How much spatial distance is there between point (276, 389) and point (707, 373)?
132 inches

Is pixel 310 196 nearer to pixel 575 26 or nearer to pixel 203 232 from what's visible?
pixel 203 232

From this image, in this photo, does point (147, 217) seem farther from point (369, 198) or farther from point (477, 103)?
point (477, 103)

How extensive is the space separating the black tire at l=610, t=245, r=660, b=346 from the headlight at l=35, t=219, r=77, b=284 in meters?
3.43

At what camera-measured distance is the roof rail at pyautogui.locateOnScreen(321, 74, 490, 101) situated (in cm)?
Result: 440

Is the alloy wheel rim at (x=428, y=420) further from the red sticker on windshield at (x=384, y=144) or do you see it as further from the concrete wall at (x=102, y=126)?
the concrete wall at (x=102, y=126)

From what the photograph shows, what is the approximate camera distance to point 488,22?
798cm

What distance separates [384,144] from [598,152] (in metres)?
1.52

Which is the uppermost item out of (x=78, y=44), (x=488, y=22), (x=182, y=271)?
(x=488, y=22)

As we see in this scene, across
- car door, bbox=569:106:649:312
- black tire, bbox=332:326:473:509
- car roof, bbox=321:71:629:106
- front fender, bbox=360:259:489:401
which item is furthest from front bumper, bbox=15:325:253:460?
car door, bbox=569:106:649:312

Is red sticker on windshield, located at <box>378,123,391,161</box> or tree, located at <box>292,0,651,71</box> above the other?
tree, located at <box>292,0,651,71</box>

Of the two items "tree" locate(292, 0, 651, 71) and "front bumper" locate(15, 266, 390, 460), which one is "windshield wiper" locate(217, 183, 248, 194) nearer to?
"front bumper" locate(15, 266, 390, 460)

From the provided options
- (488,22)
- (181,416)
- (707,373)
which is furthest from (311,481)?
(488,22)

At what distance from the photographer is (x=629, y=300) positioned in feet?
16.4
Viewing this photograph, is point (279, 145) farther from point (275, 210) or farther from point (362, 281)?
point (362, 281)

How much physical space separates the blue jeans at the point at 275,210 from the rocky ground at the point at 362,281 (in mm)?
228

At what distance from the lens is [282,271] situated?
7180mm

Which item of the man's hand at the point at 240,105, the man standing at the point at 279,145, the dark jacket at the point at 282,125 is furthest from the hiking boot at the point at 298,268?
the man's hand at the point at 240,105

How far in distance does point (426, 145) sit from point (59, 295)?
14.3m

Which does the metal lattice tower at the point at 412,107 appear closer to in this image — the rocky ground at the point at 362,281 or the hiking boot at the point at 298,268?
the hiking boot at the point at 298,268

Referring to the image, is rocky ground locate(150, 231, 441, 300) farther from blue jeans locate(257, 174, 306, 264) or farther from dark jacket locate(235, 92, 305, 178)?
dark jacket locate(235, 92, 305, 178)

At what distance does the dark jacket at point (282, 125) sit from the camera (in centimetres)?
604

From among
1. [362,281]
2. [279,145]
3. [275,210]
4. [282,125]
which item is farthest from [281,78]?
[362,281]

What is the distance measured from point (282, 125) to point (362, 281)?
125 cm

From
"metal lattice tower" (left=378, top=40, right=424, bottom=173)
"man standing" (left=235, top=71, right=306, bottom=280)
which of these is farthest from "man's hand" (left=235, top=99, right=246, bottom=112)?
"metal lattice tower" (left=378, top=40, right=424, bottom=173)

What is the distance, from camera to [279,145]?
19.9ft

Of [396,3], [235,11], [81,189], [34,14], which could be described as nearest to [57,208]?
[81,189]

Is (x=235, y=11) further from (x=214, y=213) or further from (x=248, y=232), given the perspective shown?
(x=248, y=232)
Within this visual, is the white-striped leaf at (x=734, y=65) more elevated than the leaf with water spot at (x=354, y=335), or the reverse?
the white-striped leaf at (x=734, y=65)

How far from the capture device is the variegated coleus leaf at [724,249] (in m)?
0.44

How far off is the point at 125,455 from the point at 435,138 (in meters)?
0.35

= = = = = = =

◆ **Task prompt**
Could you reproduce all of the lines above, replacing every "black tire" with "rubber tire" and leaving everything else unchanged?

◆ **Result for this exercise**
How much spatial distance is there between point (276, 389) and point (707, 373)?
132 inches

Is pixel 310 196 nearer to pixel 575 26 or nearer to pixel 203 232 from what's visible?
pixel 203 232

From this image, in this photo, does point (147, 217) seem farther from point (369, 198) or farther from point (477, 103)?
point (477, 103)

How extensive is the space separating the rubber tire at l=610, t=245, r=660, b=346 from the headlight at l=35, t=219, r=77, b=284 in meters?
3.43

At what camera-measured distance is the roof rail at pyautogui.locateOnScreen(321, 74, 490, 101) situated (in cm)?
Result: 440

Is the alloy wheel rim at (x=428, y=420) further from the red sticker on windshield at (x=384, y=144) or do you see it as further from the concrete wall at (x=102, y=126)?
the concrete wall at (x=102, y=126)

From what the photograph shows, what is the approximate camera distance to point 488,22?
798cm

What distance separates [384,144] from [598,152] (in metres)?
1.52

Which is the uppermost item out of (x=78, y=44), (x=488, y=22), (x=182, y=271)?
(x=488, y=22)

As we see in this scene, across
- car door, bbox=569:106:649:312
- rubber tire, bbox=332:326:473:509
- car roof, bbox=321:71:629:106
- front fender, bbox=360:259:489:401
which item is furthest from front bumper, bbox=15:325:253:460?
car door, bbox=569:106:649:312

Is red sticker on windshield, located at <box>378,123,391,161</box> or tree, located at <box>292,0,651,71</box> above the other?
tree, located at <box>292,0,651,71</box>

Of the two items "tree" locate(292, 0, 651, 71) and "front bumper" locate(15, 266, 390, 460), which one is "windshield wiper" locate(217, 183, 248, 194) nearer to?
"front bumper" locate(15, 266, 390, 460)

From the provided options
- (488,22)
- (181,416)
- (707,373)
which is furthest from (311,481)?
(488,22)

At what distance from the photographer is (x=629, y=300) positioned in feet?
16.4
Viewing this photograph, is point (279, 145) farther from point (275, 210) or farther from point (362, 281)?
point (362, 281)

How much physical space separates the blue jeans at the point at 275,210 from the rocky ground at the point at 362,281 (in mm)?
228

At what distance from the lens is [282,271] situated?
7180mm

Which item of the man's hand at the point at 240,105, the man standing at the point at 279,145, the dark jacket at the point at 282,125 is furthest from the hiking boot at the point at 298,268?
the man's hand at the point at 240,105

How far in distance does point (426, 145) sit from point (59, 295)?
14.3m

Which does the metal lattice tower at the point at 412,107 appear closer to in this image — the rocky ground at the point at 362,281 or the hiking boot at the point at 298,268?
the hiking boot at the point at 298,268

Referring to the image, is rocky ground locate(150, 231, 441, 300) farther from blue jeans locate(257, 174, 306, 264) or farther from dark jacket locate(235, 92, 305, 178)?
dark jacket locate(235, 92, 305, 178)

At what distance does the dark jacket at point (282, 125) sit from the camera (in centimetres)?
604

From among
1. [362,281]
2. [279,145]
3. [275,210]
4. [282,125]
which item is farthest from [281,78]?
[362,281]

What is the distance measured from point (282, 125) to point (362, 281)?
125 cm

From
"metal lattice tower" (left=378, top=40, right=424, bottom=173)
"man standing" (left=235, top=71, right=306, bottom=280)
which of these is farthest from "man's hand" (left=235, top=99, right=246, bottom=112)?
"metal lattice tower" (left=378, top=40, right=424, bottom=173)

What is the distance, from camera to [279,145]?
19.9ft

Of [396,3], [235,11], [81,189], [34,14], which could be described as nearest to [57,208]?
[81,189]

Is (x=235, y=11) further from (x=214, y=213) or further from (x=248, y=232), given the perspective shown?
(x=248, y=232)
Within this visual, is the white-striped leaf at (x=734, y=65) more elevated than the leaf with water spot at (x=354, y=335), or the reverse?
the white-striped leaf at (x=734, y=65)

How far from the capture device is the variegated coleus leaf at [724,249] (in m)?
0.44

How far off is the point at 125,455 from the point at 435,138 (in meters)?
0.35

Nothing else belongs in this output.